*** Opening DATA RECORDS ***

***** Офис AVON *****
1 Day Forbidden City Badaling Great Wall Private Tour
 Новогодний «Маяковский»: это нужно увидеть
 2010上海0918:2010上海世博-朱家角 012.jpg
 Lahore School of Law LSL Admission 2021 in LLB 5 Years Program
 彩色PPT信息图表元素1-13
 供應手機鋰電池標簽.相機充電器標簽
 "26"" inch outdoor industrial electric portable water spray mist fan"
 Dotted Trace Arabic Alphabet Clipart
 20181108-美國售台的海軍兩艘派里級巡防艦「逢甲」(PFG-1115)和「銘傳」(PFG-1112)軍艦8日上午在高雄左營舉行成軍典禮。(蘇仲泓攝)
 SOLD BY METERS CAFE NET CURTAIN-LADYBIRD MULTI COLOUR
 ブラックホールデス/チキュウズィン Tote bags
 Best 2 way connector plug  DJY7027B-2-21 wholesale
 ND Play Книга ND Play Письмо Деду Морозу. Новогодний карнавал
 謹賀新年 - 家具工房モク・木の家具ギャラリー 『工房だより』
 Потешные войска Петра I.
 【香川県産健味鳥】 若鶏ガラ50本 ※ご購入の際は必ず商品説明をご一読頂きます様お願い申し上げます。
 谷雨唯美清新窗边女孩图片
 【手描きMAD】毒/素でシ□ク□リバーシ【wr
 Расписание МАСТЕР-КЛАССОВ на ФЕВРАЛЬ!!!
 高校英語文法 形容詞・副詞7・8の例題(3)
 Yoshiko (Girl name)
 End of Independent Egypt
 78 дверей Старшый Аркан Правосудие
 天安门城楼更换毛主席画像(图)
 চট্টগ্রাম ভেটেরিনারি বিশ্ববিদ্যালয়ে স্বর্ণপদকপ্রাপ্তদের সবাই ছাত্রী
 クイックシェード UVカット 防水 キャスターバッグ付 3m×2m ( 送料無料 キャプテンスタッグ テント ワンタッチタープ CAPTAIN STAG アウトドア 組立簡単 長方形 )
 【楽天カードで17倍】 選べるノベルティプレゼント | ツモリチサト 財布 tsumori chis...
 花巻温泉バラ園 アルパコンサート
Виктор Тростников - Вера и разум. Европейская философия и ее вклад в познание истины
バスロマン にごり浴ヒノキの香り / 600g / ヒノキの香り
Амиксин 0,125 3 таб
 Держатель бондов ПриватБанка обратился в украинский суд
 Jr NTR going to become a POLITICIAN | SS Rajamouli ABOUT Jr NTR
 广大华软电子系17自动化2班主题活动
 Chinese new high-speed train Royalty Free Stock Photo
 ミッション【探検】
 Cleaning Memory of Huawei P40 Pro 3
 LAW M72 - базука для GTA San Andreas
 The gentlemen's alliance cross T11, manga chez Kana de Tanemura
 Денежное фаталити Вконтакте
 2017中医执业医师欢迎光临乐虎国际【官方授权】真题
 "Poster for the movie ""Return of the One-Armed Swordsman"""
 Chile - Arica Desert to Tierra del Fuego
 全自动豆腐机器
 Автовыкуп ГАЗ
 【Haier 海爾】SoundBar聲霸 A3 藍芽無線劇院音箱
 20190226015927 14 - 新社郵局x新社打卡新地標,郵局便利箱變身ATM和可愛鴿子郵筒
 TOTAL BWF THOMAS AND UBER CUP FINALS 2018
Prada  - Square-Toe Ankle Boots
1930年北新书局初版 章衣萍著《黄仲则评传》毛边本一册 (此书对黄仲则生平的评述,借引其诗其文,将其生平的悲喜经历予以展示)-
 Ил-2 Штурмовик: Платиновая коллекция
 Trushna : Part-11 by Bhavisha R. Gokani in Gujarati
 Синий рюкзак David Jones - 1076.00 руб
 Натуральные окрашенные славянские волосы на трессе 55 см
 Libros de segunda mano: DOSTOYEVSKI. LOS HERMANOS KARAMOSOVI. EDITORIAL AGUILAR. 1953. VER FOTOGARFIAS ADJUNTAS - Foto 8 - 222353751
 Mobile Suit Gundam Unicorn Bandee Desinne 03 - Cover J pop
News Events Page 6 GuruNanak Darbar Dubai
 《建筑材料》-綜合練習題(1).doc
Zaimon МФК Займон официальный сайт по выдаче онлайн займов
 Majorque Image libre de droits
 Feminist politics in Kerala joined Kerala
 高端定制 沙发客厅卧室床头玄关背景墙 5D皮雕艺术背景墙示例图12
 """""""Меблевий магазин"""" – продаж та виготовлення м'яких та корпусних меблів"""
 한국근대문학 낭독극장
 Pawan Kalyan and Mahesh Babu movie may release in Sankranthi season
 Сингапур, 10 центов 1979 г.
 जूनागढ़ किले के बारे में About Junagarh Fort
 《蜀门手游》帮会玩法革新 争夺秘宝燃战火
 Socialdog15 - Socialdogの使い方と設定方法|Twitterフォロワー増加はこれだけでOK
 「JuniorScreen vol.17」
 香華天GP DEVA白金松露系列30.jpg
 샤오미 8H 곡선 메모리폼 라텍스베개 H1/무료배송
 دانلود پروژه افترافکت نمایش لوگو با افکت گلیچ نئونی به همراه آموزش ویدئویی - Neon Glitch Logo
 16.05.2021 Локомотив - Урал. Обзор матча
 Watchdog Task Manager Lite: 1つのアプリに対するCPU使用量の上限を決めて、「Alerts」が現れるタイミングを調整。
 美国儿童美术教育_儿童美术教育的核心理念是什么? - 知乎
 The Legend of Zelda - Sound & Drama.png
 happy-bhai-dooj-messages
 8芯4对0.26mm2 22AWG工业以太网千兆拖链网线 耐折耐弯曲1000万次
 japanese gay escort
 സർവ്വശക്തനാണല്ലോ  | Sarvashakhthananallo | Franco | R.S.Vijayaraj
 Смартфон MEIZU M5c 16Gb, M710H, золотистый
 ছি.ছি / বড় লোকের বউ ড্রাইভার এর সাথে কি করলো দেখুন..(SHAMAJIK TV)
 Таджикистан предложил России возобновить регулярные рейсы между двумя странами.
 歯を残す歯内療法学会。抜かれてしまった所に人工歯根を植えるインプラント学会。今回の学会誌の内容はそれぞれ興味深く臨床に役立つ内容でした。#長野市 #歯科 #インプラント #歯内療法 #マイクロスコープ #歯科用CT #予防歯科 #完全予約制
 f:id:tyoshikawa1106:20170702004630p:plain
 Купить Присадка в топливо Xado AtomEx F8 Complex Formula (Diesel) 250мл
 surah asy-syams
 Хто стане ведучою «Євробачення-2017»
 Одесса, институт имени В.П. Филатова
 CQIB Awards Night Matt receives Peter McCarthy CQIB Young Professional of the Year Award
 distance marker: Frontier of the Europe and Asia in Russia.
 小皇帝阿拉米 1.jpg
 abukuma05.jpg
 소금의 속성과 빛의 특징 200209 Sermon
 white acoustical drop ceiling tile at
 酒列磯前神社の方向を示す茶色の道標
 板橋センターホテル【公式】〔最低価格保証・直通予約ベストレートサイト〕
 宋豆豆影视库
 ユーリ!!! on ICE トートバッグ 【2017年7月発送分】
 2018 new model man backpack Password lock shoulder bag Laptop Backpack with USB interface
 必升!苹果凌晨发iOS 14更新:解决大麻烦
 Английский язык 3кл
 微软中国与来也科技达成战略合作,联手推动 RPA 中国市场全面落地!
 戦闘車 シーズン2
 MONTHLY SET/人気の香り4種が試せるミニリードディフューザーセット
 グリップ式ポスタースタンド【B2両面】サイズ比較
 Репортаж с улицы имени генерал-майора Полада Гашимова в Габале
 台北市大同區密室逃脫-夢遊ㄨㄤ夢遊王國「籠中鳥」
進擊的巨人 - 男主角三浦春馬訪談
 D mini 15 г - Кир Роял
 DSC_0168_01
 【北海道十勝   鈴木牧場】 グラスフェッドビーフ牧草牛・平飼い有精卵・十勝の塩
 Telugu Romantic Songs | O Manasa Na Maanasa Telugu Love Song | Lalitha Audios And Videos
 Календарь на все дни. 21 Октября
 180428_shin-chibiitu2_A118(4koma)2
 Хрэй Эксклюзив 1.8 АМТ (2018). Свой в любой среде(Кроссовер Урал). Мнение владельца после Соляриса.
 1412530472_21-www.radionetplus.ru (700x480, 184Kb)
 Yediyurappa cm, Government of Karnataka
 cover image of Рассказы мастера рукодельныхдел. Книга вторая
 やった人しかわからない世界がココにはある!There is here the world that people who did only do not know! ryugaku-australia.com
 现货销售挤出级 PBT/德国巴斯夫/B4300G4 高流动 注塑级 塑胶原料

*** Closing DATA RECORDS ***

**PROBLEM TO WORK ON**
Repeat exactly the lines above from the one with "Смартфон MEIZU M5c 16Gb, M710H, золотистый" up to and including the one with "1412530472_21-www.radionetplus.ru (700x480, 184Kb)". No other line belongs in the reply.

**RESPONSE AREA**
 Смартфон MEIZU M5c 16Gb, M710H, золотистый
 ছি.ছি / বড় লোকের বউ ড্রাইভার এর সাথে কি করলো দেখুন..(SHAMAJIK TV)
 Таджикистан предложил России возобновить регулярные рейсы между двумя странами.
 歯を残す歯内療法学会。抜かれてしまった所に人工歯根を植えるインプラント学会。今回の学会誌の内容はそれぞれ興味深く臨床に役立つ内容でした。#長野市 #歯科 #インプラント #歯内療法 #マイクロスコープ #歯科用CT #予防歯科 #完全予約制
 f:id:tyoshikawa1106:20170702004630p:plain
 Купить Присадка в топливо Xado AtomEx F8 Complex Formula (Diesel) 250мл
 surah asy-syams
 Хто стане ведучою «Євробачення-2017»
 Одесса, институт имени В.П. Филатова
 CQIB Awards Night Matt receives Peter McCarthy CQIB Young Professional of the Year Award
 distance marker: Frontier of the Europe and Asia in Russia.
 小皇帝阿拉米 1.jpg
 abukuma05.jpg
 소금의 속성과 빛의 특징 200209 Sermon
 white acoustical drop ceiling tile at
 酒列磯前神社の方向を示す茶色の道標
 板橋センターホテル【公式】〔最低価格保証・直通予約ベストレートサイト〕
 宋豆豆影视库
 ユーリ!!! on ICE トートバッグ 【2017年7月発送分】
 2018 new model man backpack Password lock shoulder bag Laptop Backpack with USB interface
 必升!苹果凌晨发iOS 14更新:解决大麻烦
 Английский язык 3кл
 微软中国与来也科技达成战略合作,联手推动 RPA 中国市场全面落地!
 戦闘車 シーズン2
 MONTHLY SET/人気の香り4種が試せるミニリードディフューザーセット
 グリップ式ポスタースタンド【B2両面】サイズ比較
 Репортаж с улицы имени генерал-майора Полада Гашимова в Габале
 台北市大同區密室逃脫-夢遊ㄨㄤ夢遊王國「籠中鳥」
進擊的巨人 - 男主角三浦春馬訪談
 D mini 15 г - Кир Роял
 DSC_0168_01
 【北海道十勝   鈴木牧場】 グラスフェッドビーフ牧草牛・平飼い有精卵・十勝の塩
 Telugu Romantic Songs | O Manasa Na Maanasa Telugu Love Song | Lalitha Audios And Videos
 Календарь на все дни. 21 Октября
 180428_shin-chibiitu2_A118(4koma)2
 Хрэй Эксклюзив 1.8 АМТ (2018). Свой в любой среде(Кроссовер Урал). Мнение владельца после Соляриса.
 1412530472_21-www.radionetplus.ru (700x480, 184Kb)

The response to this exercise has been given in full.